INPUT FOR THIS TASK:
┏━━
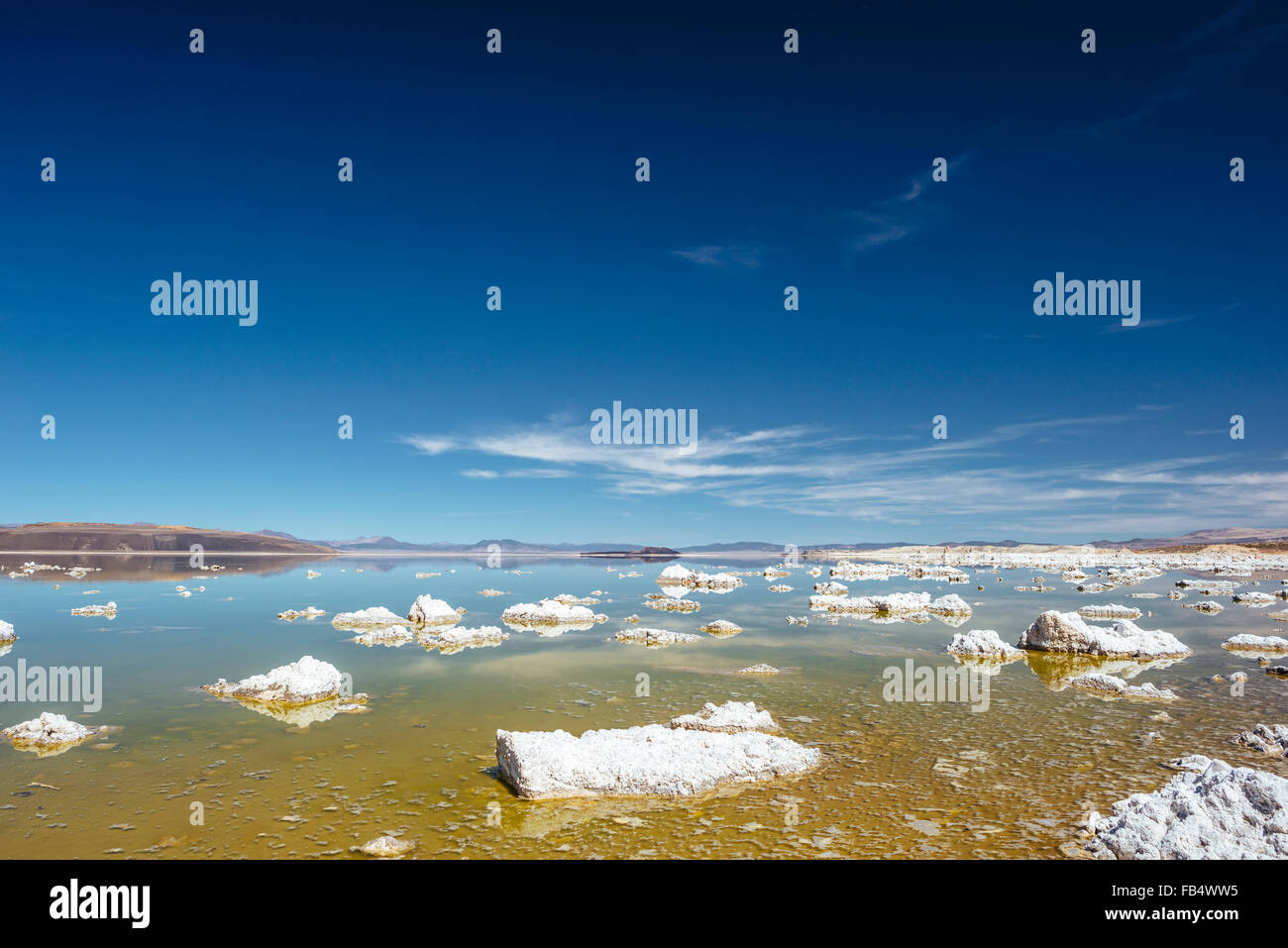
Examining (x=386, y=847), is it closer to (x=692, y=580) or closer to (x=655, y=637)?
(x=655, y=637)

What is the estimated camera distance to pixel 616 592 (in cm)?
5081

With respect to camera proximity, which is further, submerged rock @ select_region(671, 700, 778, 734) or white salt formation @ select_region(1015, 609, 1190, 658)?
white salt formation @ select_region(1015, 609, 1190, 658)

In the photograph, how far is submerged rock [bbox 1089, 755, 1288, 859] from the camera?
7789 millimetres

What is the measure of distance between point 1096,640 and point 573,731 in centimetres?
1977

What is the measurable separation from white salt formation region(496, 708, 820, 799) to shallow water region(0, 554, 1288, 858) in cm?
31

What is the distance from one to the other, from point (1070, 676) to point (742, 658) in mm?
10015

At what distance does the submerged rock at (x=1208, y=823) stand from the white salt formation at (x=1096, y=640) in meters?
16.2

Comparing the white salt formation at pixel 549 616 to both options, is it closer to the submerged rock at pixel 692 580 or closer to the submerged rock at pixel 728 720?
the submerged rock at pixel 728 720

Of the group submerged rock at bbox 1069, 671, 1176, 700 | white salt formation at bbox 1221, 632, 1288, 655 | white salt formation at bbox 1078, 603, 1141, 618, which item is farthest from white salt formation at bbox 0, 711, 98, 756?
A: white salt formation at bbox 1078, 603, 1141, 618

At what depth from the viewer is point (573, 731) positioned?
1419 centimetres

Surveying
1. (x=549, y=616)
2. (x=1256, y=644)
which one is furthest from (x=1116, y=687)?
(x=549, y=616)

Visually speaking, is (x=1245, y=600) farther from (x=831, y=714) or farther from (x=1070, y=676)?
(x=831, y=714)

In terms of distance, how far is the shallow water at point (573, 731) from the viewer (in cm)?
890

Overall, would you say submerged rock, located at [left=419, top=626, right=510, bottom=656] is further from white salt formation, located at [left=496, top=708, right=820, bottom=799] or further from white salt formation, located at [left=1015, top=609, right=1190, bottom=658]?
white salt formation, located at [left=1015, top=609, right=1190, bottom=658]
┗━━
┏━━
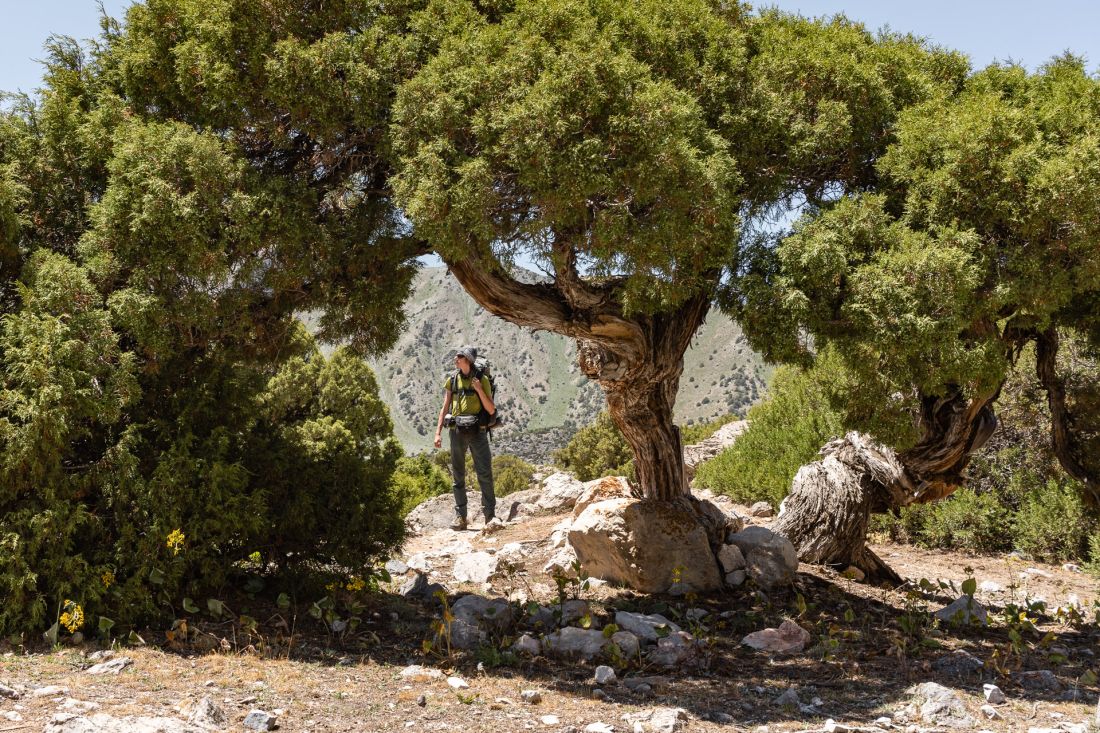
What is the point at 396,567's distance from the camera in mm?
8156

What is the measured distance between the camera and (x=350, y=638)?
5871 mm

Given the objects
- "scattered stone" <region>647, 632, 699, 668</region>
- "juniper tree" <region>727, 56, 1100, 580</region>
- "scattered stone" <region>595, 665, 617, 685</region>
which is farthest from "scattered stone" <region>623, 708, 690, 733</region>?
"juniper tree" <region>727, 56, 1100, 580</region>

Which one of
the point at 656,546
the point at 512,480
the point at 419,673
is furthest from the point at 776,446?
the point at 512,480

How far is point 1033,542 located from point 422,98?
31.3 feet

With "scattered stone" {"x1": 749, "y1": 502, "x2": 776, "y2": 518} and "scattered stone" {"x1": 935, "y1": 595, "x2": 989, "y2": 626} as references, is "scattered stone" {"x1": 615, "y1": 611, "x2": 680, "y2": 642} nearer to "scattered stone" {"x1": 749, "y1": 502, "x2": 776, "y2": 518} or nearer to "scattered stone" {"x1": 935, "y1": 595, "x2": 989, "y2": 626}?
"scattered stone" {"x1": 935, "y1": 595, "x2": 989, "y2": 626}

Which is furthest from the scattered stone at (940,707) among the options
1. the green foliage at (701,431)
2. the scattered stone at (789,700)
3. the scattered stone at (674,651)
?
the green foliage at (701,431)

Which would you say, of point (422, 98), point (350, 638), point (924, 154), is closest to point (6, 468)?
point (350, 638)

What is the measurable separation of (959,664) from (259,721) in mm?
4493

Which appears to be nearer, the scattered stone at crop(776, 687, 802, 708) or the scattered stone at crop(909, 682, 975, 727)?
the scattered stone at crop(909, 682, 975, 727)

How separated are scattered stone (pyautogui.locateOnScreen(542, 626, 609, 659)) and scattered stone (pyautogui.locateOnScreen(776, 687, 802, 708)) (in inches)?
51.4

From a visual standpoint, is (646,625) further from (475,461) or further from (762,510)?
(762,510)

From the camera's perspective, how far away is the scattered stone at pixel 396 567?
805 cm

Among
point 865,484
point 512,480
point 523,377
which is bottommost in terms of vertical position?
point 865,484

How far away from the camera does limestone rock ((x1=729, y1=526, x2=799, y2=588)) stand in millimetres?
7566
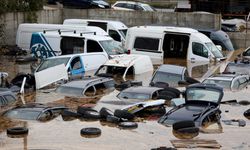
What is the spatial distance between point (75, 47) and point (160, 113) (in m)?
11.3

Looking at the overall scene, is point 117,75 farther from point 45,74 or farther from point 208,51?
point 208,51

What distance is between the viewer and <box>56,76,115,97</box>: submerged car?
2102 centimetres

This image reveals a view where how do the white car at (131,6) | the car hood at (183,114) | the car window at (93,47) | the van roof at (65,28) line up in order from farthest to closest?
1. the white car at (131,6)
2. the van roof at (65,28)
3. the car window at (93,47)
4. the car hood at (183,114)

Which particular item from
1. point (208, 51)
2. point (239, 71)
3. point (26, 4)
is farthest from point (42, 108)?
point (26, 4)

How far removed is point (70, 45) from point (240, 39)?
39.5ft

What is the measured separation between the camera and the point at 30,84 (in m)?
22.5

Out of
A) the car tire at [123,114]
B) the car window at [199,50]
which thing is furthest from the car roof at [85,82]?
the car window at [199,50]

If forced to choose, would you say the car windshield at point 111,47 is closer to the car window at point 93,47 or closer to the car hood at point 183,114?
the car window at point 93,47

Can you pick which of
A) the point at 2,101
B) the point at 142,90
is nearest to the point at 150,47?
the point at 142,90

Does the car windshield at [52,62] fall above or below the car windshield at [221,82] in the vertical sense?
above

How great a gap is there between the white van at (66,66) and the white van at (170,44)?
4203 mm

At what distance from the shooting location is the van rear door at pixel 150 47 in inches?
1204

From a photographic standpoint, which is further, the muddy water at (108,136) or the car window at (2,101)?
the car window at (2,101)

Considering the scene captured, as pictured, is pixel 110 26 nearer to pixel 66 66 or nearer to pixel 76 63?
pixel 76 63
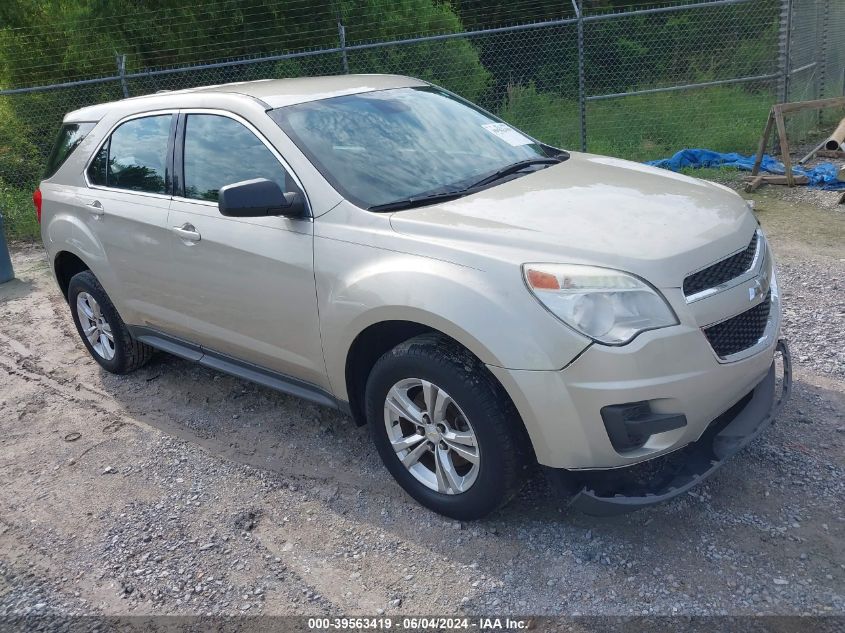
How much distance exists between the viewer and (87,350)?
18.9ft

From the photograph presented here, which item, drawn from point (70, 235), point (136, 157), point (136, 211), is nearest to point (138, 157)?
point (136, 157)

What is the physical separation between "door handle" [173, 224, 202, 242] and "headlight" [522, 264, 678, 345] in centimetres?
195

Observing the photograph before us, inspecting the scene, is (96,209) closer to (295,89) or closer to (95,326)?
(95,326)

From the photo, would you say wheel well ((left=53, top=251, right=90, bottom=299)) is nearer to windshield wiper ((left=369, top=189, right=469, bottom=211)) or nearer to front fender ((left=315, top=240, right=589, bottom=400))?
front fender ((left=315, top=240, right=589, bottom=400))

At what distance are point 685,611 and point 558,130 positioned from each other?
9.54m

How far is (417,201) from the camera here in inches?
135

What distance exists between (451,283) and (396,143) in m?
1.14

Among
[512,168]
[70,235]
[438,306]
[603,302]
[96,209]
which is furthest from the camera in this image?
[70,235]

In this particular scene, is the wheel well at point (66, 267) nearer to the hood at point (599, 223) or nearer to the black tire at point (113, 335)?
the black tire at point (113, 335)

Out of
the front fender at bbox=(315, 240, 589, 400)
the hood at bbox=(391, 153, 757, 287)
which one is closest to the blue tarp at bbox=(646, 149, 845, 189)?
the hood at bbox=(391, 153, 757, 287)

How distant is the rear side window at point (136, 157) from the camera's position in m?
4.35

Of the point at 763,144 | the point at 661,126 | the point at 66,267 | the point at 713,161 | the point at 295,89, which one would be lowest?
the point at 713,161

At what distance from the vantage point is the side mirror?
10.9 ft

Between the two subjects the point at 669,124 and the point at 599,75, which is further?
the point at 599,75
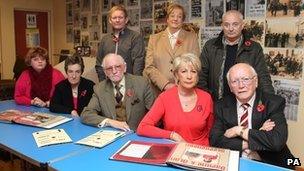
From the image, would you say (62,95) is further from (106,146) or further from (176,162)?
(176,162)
┗━━
EXERCISE: Which lines in the entries above contain the word "image"? Pull out each of those lines in full, treating case as significant.

TASK ANSWER:
This image reveals a view where how do the white car at (131,6) | the car hood at (183,114) | the car window at (93,47) | the van roof at (65,28) line up in order from farthest to closest?
which is furthest from the camera in this image?
From the image, would you say (62,95) is further from (106,146) or further from (176,162)?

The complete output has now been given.